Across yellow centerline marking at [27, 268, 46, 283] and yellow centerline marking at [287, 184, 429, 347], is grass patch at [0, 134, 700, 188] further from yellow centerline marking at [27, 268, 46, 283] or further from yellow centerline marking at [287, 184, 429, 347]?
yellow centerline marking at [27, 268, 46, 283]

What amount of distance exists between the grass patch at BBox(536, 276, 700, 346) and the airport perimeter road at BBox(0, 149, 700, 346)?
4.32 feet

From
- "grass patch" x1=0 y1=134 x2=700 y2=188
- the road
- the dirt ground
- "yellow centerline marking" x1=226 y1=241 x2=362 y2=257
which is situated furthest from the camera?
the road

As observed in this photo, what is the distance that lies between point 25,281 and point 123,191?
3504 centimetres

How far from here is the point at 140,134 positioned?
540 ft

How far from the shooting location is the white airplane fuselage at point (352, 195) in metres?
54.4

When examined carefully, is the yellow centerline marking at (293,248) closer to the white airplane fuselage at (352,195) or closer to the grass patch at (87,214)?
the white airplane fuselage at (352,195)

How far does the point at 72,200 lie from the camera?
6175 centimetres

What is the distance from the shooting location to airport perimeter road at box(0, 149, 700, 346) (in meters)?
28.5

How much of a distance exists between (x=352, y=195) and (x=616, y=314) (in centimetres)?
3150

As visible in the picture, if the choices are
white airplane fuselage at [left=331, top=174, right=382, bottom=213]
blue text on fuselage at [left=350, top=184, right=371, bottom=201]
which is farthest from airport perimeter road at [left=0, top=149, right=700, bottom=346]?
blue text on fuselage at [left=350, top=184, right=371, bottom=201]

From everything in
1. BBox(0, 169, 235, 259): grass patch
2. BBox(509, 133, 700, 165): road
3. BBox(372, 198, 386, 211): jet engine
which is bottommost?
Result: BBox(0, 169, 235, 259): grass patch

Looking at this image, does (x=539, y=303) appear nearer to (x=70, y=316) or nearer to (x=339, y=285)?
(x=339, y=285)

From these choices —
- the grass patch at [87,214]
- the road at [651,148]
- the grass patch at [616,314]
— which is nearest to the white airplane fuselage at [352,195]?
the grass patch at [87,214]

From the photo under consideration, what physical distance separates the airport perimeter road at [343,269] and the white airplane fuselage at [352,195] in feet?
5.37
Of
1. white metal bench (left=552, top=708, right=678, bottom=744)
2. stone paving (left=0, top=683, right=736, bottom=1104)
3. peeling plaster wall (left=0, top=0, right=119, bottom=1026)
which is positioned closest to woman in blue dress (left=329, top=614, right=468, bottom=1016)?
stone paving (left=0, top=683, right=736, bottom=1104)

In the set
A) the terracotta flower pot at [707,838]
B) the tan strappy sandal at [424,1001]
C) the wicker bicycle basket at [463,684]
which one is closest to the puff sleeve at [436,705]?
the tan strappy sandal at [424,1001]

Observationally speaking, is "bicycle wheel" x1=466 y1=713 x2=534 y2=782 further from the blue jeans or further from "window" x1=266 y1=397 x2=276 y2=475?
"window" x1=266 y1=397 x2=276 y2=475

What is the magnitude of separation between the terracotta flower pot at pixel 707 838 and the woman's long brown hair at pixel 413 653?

──────────

Output the full listing without altering anything.

_RESPONSE BELOW_
Across yellow centerline marking at [27, 268, 46, 283] and yellow centerline marking at [287, 184, 429, 347], is grass patch at [0, 134, 700, 188] further from yellow centerline marking at [27, 268, 46, 283] or further from yellow centerline marking at [287, 184, 429, 347]?
yellow centerline marking at [27, 268, 46, 283]

What amount of distance exists between the grass patch at BBox(536, 276, 700, 346) and the airport perimeter road at BBox(0, 149, 700, 346)?
4.32 feet

From
- "grass patch" x1=0 y1=134 x2=700 y2=188
- the road
- the dirt ground
- "yellow centerline marking" x1=226 y1=241 x2=362 y2=257
which is situated furthest from the camera?
the road

As observed in this photo, what is the distance that lies between point 25,281 and point 123,191?
3504 centimetres

How far from here is the point at 140,134 positioned?
540 ft

How far from the shooting location is the white airplane fuselage at point (352, 195) in metres?
54.4

When examined carefully, is the yellow centerline marking at (293,248) closer to the white airplane fuselage at (352,195) or closer to the grass patch at (87,214)?
the white airplane fuselage at (352,195)

How far does the point at 72,200 lie from the camera?
6175 centimetres

What is the distance from the shooting location to airport perimeter road at box(0, 149, 700, 346) (in meters)?
28.5

How much of a distance exists between (x=352, y=195) and (x=616, y=314) (in centimetres)?
3150

As visible in the picture, if the choices are
white airplane fuselage at [left=331, top=174, right=382, bottom=213]
blue text on fuselage at [left=350, top=184, right=371, bottom=201]
which is farthest from airport perimeter road at [left=0, top=149, right=700, bottom=346]?
blue text on fuselage at [left=350, top=184, right=371, bottom=201]

From everything in
1. BBox(0, 169, 235, 259): grass patch
2. BBox(509, 133, 700, 165): road
3. BBox(372, 198, 386, 211): jet engine
which is bottommost?
Result: BBox(0, 169, 235, 259): grass patch

Looking at this image, does (x=539, y=303) appear nearer to (x=70, y=316) or nearer to (x=339, y=285)?
(x=339, y=285)

From these choices —
- the grass patch at [87,214]
- the road at [651,148]
- the grass patch at [616,314]
— which is nearest to the white airplane fuselage at [352,195]?
the grass patch at [87,214]

From the photo under consideration, what physical distance separates the airport perimeter road at [343,269] and the white airplane fuselage at [352,195] in feet?
5.37
Of
1. white metal bench (left=552, top=708, right=678, bottom=744)
2. stone paving (left=0, top=683, right=736, bottom=1104)
3. peeling plaster wall (left=0, top=0, right=119, bottom=1026)
which is positioned closest to woman in blue dress (left=329, top=614, right=468, bottom=1016)?
stone paving (left=0, top=683, right=736, bottom=1104)

In the set
A) the terracotta flower pot at [707,838]
B) the tan strappy sandal at [424,1001]
C) the wicker bicycle basket at [463,684]
which one is closest to the puff sleeve at [436,705]?
the tan strappy sandal at [424,1001]

Observationally speaking, is "bicycle wheel" x1=466 y1=713 x2=534 y2=782 further from the blue jeans or further from "window" x1=266 y1=397 x2=276 y2=475?
"window" x1=266 y1=397 x2=276 y2=475

What is the magnitude of separation between the terracotta flower pot at pixel 707 838 and the woman's long brown hair at pixel 413 653?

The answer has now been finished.